** EXTRACT PROVIDED **
________________

First one I posted tells you your answer.
2 Chronicles 18:22
Now therefore, behold, the Lord hath put a lying spirit in the mouth of these thy prophets.

Don't now try to get all technical on us here.
First you said God doesn't lie.
I presented you with verses right from the Bible that specifically says (from the inspired word of God himself mind you) God lies.
Now you want me post a command from God to his prophets telling them to lie while TOTALLY overlooking all the other verses and probably next will try to interpret them in YOUR way.
2 Chronicles 18:22
He put the lying spirit in their mouth.


----------



## bullethead (Apr 25, 2013)

stringmusic said:


> Point out _exactly_ where God tells me He lies.



I can honestly see why you believe and post like you do. Good luck string.


----------



## hummdaddy (Apr 25, 2013)

stringmusic said:


> Point out _exactly_ where God tells me He lies.



GOD never told you anything


----------



## stringmusic (Apr 25, 2013)

bullethead said:


> First one I posted tells you your answer.
> 2 Chronicles 18:22
> Now therefore, behold, the Lord hath put a lying spirit in the mouth of these thy prophets.
> 
> ...



LOL, you're telling me not to get technical, yet you're saying that God putting a lying spirit in someone's mouth, by default, means that God lies.

It seems your the one getting technical. God doesnt' lie, you can google "where does God lie in the bible?" all you want, you're not going to find it.


----------



## stringmusic (Apr 25, 2013)

bullethead said:


> Now you want me post a command from God to his prophets telling them to lie


Yea, I want you to point that out, because you posted this....

________________

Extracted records

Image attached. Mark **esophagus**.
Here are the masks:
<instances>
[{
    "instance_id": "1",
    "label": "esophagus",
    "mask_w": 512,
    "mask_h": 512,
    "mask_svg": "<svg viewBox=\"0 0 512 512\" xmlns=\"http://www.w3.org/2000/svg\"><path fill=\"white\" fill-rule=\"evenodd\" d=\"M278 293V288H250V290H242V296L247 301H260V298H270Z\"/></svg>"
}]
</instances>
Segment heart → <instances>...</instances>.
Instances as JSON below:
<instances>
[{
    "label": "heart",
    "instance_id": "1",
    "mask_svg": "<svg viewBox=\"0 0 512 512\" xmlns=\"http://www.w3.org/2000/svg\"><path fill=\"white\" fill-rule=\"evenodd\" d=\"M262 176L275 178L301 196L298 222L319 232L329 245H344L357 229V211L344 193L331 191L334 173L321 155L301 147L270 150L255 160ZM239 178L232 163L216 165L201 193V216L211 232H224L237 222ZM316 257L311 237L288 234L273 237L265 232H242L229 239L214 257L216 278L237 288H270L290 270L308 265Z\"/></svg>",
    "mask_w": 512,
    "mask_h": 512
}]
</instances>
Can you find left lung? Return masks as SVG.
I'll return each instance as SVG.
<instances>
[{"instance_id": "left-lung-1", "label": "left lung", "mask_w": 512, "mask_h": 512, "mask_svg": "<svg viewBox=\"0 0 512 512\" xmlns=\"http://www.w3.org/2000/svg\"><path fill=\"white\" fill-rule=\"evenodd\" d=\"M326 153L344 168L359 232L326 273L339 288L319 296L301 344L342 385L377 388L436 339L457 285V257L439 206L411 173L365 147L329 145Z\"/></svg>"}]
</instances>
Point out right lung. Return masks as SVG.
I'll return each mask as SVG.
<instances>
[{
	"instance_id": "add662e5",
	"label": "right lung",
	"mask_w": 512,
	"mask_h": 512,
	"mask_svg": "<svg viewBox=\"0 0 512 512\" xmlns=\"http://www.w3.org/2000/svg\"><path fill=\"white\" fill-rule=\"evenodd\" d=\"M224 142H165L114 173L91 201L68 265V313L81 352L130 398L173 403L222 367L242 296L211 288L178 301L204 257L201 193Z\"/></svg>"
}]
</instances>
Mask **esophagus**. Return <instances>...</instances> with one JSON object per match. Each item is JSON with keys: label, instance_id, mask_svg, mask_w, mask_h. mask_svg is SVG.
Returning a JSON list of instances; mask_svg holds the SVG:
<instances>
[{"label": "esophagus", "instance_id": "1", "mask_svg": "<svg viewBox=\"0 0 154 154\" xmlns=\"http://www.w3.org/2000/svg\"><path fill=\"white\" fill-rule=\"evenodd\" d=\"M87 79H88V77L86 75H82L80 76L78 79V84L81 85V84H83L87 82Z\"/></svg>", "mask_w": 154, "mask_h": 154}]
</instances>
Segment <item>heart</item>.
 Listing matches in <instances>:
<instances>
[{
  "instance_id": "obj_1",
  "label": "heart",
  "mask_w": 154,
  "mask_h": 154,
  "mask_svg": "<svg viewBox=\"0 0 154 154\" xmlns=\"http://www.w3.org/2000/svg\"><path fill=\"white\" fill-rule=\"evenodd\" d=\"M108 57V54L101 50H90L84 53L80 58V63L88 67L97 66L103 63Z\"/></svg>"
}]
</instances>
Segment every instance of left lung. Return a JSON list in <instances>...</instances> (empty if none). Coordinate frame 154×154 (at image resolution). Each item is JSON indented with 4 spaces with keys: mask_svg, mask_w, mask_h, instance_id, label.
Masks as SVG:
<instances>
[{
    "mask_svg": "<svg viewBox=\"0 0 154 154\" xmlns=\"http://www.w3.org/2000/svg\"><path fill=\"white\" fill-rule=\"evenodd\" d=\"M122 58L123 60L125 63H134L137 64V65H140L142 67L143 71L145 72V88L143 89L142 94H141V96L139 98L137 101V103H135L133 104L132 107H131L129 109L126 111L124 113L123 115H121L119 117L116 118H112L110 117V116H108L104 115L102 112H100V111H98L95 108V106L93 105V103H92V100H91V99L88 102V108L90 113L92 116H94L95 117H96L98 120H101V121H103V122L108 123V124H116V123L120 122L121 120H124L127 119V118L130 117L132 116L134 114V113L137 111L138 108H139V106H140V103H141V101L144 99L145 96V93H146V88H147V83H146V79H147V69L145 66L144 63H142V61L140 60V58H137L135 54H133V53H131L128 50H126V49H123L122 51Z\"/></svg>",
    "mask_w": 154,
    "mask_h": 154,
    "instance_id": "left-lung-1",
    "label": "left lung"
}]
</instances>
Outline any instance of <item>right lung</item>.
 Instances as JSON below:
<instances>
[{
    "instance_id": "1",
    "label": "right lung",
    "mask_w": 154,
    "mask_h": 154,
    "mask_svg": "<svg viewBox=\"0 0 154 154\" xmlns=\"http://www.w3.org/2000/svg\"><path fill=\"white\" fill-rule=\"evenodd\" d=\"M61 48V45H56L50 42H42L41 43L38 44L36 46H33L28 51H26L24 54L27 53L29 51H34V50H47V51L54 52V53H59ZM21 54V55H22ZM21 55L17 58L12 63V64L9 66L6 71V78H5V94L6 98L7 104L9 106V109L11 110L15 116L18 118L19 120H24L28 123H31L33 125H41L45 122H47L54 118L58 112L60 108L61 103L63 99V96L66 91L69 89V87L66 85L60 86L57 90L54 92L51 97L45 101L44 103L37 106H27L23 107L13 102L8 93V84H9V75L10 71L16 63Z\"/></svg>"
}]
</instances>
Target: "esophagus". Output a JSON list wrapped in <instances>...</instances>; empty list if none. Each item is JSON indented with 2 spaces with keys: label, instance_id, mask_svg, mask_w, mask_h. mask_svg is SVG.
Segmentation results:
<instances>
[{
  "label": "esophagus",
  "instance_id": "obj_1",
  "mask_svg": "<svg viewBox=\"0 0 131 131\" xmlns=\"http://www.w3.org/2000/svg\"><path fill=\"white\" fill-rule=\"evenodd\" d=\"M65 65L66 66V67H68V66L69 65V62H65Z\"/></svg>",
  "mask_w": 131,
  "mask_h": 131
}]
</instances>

________________

** JOB **
Continue the forum thread debating whether the Bible shows God lying, picking up after its final post.

** TASK RESULT **
bullethead said:


> Yeah God doesn't lie in the Bible, he gets his prophets to do it for him.



Back up your claim.


----------



## bullethead (Apr 25, 2013)

stringmusic said:


> LOL, you're telling me not to get technical, yet you're saying that God putting a lying spirit in someone's mouth, by default, means that God lies.
> 
> It seems your the one getting technical. God doesnt' lie, you can google "where does God lie in the bible?" all you want, you're not going to find it.



Is Jesus god? Jesus says God will grant all your prayers. Don't add words , don't say God answered them and he said "no". They specifically say God Will GRANT all of your prayers.

    1)  And Jesus answered and said to them, "Truly I say to you, if you have faith and do not doubt, you will not only do what was done to the fig tree, but even if you say to this mountain, `Be taken up and cast into the sea,' it will happen.  "And all things you ask in prayer, believing, you will receive."  (Matthew 21:21-22 NAS)



    2)  Ask and it will be given to you; seek and you will find; knock and the door will be opened to you.  For everyone who asks, receives; and the one who seeks, finds; and to the one who knocks, the door will be opened.  (Matthew 7:7-8 NAB)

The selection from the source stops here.